Confirmation 5 décembre 2024
Commentaire • 0
Sur la décision
| Référence : | CA Lyon, jurid premier prés., 5 déc. 2024, n° 24/09049 |
|---|---|
| Juridiction : | Cour d'appel de Lyon |
| Numéro(s) : | 24/09049 |
| Importance : | Inédit |
| Décision précédente : | Tribunal de grande instance de Saint-Étienne, 14 novembre 2024 |
| Dispositif : | Autre |
| Date de dernière mise à jour : | 8 août 2025 |
| Lire la décision sur le site de la juridiction |
Texte intégral
COUR D’APPEL DE LYON
JURIDICTION DU PREMIER PRÉSIDENT
ORDONNANCE DU 05 Décembre 2024
statuant en matière de soins psychiatriques
N° RG 24/09049 – N° Portalis DBVX-V-B7I-QA5X
Appel contre une décision rendue le 14 novembre 2024 par le Tribunal de Grande Instance de SAINT ETIENNE.
APPELANTE :
Mme [P] [G]
née le 10 Juin 1993 à [Localité 1]
de nationalité Française
Actuellement hospitalisée au CHU de [Localité 1]

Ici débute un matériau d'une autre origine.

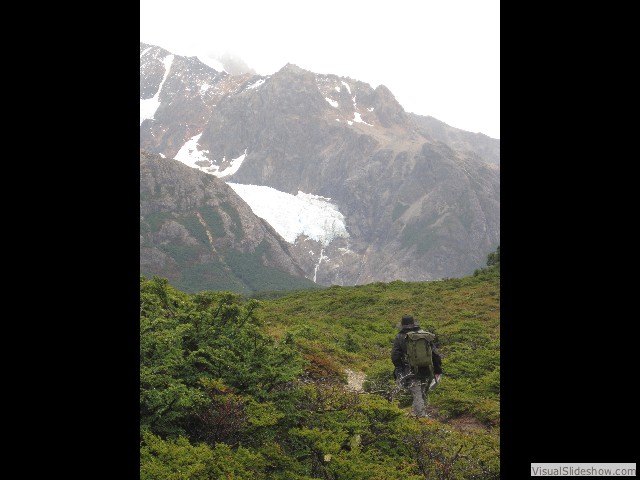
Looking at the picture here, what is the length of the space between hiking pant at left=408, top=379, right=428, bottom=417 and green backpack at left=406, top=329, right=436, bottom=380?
150mm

Comparante assistée de Maître ARMAND Pauline, avocate au barreau de LYON, commise d’office.
INTIME :
CENTRE HOSPITALIER DE [Localité 1]
AUTRE PARTIE :
Madame [O] [G] – soeur et tiers demandeur à la mesure
Absente
Le dossier a été préalablement communiqué au Ministère Public qui a fait valoir ses observations écrites.
*********
Nous, Isabelle OUDOT, Conseillère à la cour d’appel de Lyon, désignée par ordonnance de madame la première présidente de la cour d’appel de Lyon du 4 janvier 2024 pour statuer à l’occasion des procédures ouvertes en application des articles L.3211-12 et suivants du code de la santé publique, statuant contradictoirement et en dernier ressort,
Assistée de Céline DESPLANCHES,greffière, pendant les débats tenus en audience publique,
Ordonnance prononcée le 05 Décembre 2024 par mise à disposition de l’ordonnance au greffe de la cour, les parties ayant été préalablement avisées dans les conditions prévues au deuxième alinéa de l’article 450 du code de procédure civile,
Signée par Isabelle OUDOT, Conseillère, et par Céline DESPLANCHES,greffière, auquel la minute de la décision a été remise par le magistrat signataire.
**********************
FAITS ET PROCÉDURE
Vu les pièces utiles et décisions motivées prévues à l’article R. 3211-12 du Code de la santé publique,
Vu la décision d’admission en soins psychiatriques en hospitalisation complète concernant Mme [G] du 04 novembre 2024 et notifiée à cette dernière le jour même, à la demande d’un tiers, prise par le directeur du CHU de [Localité 1].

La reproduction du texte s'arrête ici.